Du temps de la colonie, on pillait les ressources. Aujourd’hui, qu’en est-il ?

L’histoire de la Gécamines devient sous la caméra de Thierry Michel un petit cours d’histoire économique. Fleuron industriel du Congo Belge, nationalisée à l’indépendance, cette entreprise d’Etat est dirigée –au début du documentaire- par le canadien Paul Fortin. Nommé par le Président de la République Démocratique du Congo, c’est un patron pour le maintien de qui les salariés n’ont pas hésité à faire grève.  Ce patron illustre bien l’ancienne façon de diriger "à la papa". Mes ouailles, ayez confiance. « La politique, cela ne donne pas à manger » nous dit-il. Mais ça pourrait si on arrêtait de tirer sur les creuseurs qui manifestent pour défendre leurs droits. Oui, on tire pour assurer la sécurité des investissements…

Thierry Michel  trouve dans la région du Katanga le cœur brut et géologique des stratégies économiques mondiales. Cette région dotée de fabuleuses ressources énergétiques est convoitée par tous les pays avides de minerais pour accroître leur développement industriel. Et cela profite-t-il à la région et au pays lui-même ? Les Congolais gagnent-ils aussi ?

DONNÉES FOURNIES:
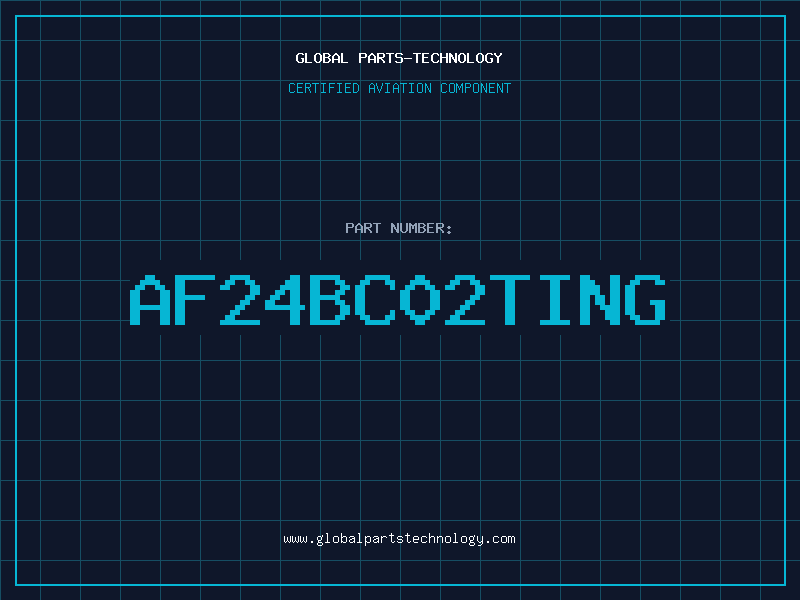 Aviation Part AF24BC02TING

TÂCHES À RÉALISER:
(a) Dites si chaque affirmation correspond à l'extrait sur la Gécamines, en répondant par oui ou non et en citant les mots du texte qui tranchent. (i) Paul Fortin est canadien. (ii) La Gécamines a été privatisée à l'indépendance. (iii) Les salariés ont fait grève pour obtenir le départ de Paul Fortin.
(b) Écrivez la suite de l'extrait sur la Gécamines et le Katanga, juste après sa dernière phrase.
Les données ne servent pas pour ce travail.

RÉPONSES ÉCRITES:
(a)
(i) Oui : « par le canadien Paul Fortin ».
(ii) Non : « nationalisée à l’indépendance ».
(iii) Non : « un patron pour le maintien de qui les salariés n’ont pas hésité à faire grève ».

(b)
Pour y répondre, Thierry Michel pointe sa caméra vers le Gouverneur de la riche région et nous laisse faire notre propre idée.


KATANGA business de Thierry Michel

Moïse apparaît ainsi en Terre d’Afrique. Oui, un nom qui décide de son destin, dixit l’intéressé. Moïse Katumbi est dans le documentaire de Thierry Michel un véritable personnage. Ancien homme d’affaires ayant fait fortune et aussi président du fameux club de football TP Mazeme au Lubumbashi, il est élu gouverneur du Katanga en 2007. L’ancien homme d’affaires s’est mué en intercesseur de l’intérêt général.

Moïse gouverneur des hommes devient aussi le défenseur des creuseurs.

Moïse solution ! Scandent les creuseurs. Mais peut-il empêcher les multinationales de déloger les creuseurs ? C’est à ce titre que le personnage de Moïse Katumbi  attire la caméra et notre attention dans ce documentaire. Il est l’incarnation des contradictions à résoudre. Dans quelle mesure l’ancien homme d’affaires peut-il protéger l’intérêt général ? Comment peut-il à la fois encourager les investissements étrangers dans sa région et défendre les intérêts de ses administrés ?

On le sent sincère. Et puis, c’est sans compter sur l’aide contre-productive de certaines autorités qui s’accoquinent avec des investisseurs peu scrupuleux.

Les investisseurs indiens et chinois montent en puissance sur le continent. (Non, il n’y a pas de lien entre le manque de scrupule de la phrase précédente et ce qui suit)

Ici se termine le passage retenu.